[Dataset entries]
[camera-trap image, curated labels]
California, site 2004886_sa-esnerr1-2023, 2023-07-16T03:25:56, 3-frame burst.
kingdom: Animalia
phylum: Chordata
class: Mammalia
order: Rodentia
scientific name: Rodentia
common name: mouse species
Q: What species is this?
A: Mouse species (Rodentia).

* * *

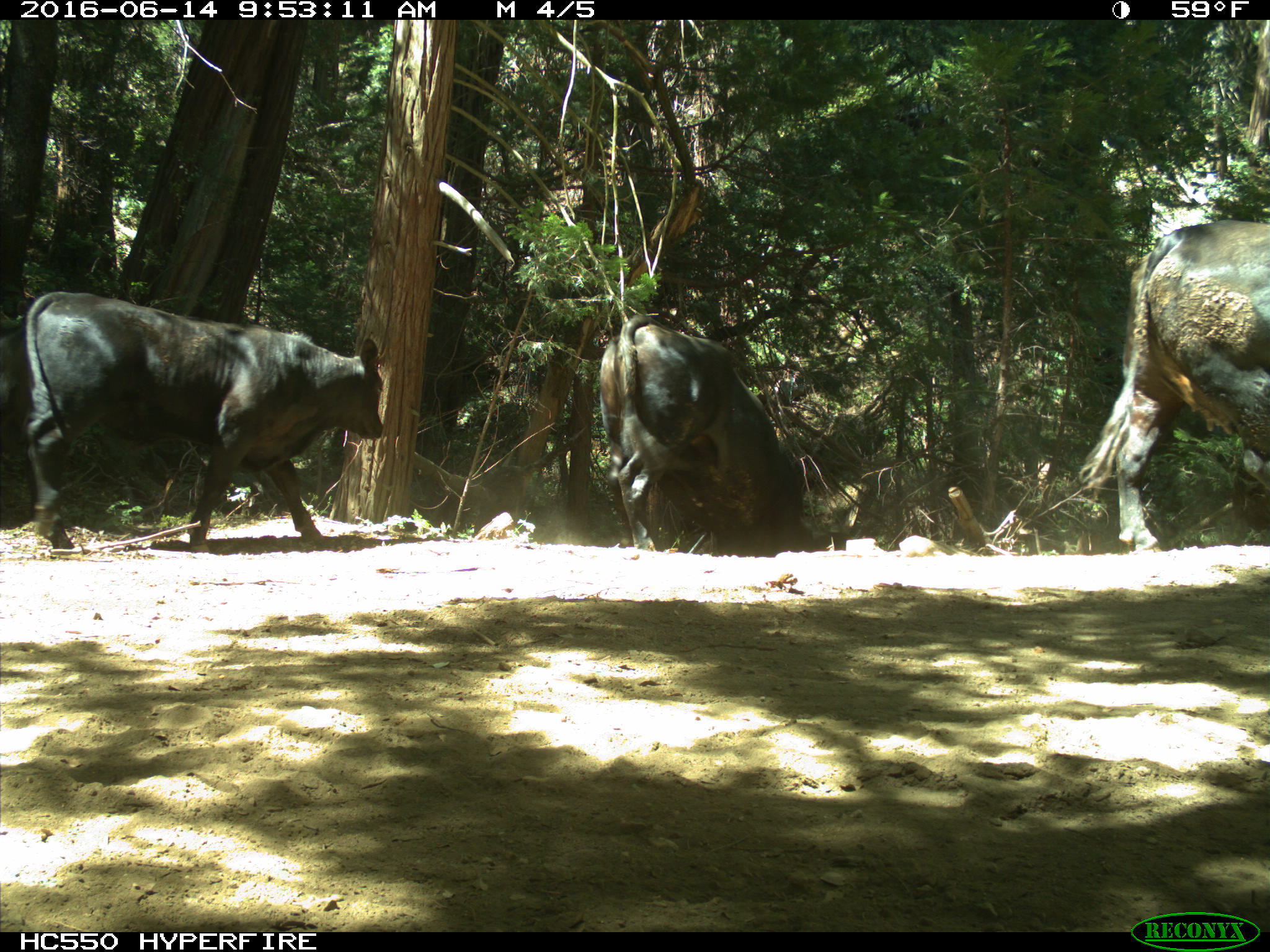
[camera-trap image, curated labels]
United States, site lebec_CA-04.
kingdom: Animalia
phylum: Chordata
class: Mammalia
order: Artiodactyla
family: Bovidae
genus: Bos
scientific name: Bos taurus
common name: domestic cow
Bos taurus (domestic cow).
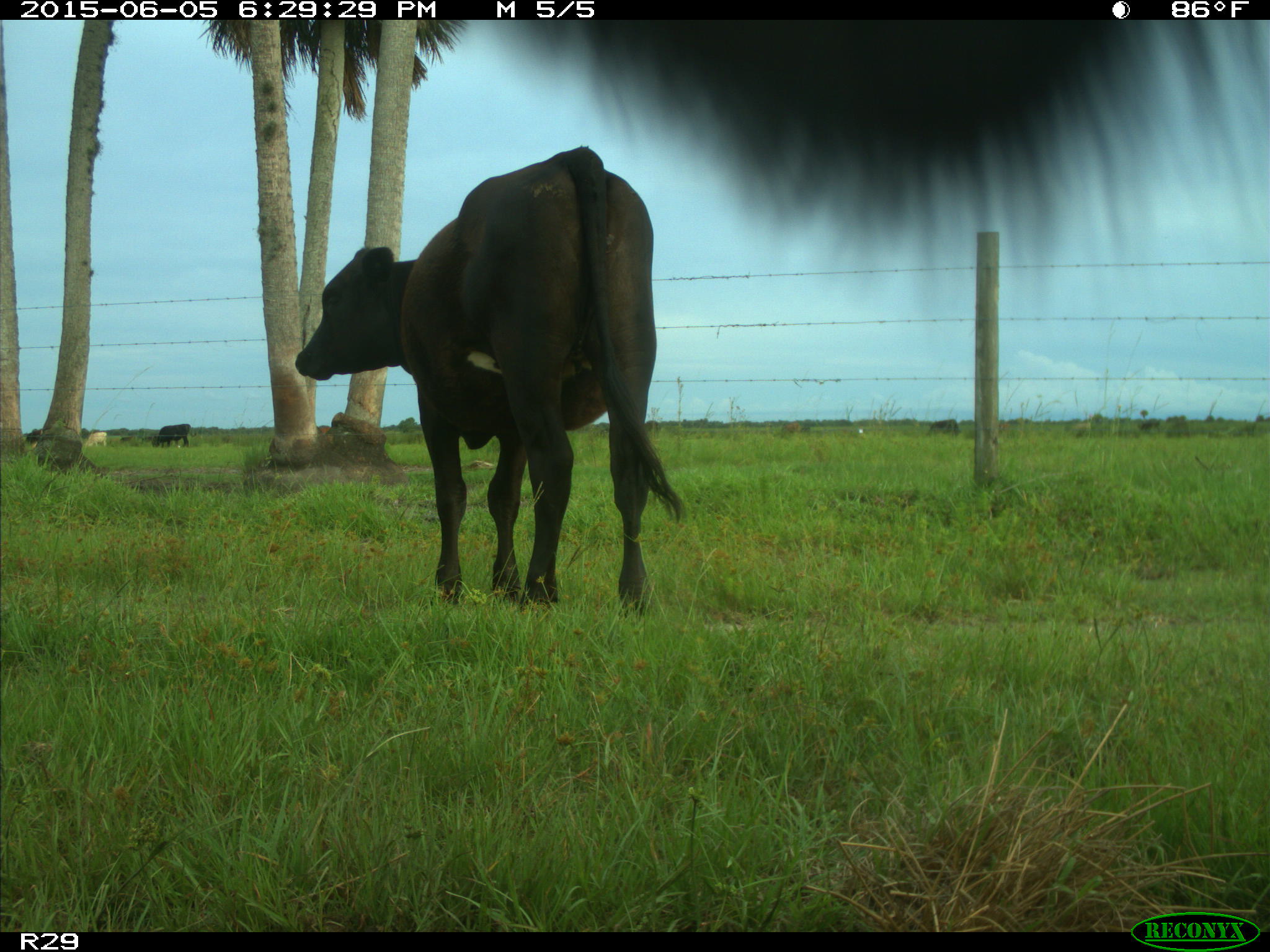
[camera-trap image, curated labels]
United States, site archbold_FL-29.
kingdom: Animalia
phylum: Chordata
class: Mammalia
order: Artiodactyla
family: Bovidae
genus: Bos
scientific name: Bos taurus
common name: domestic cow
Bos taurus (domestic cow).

GOAL OF THE EXERCISE: Which of the lines in the data hold the string "site"? Report each of them by copying it.

RESULT OF THIS TASK:
California, site 2004886_sa-esnerr1-2023, 2023-07-16T03:25:56, 3-frame burst.
United States, site lebec_CA-04.
United States, site archbold_FL-29.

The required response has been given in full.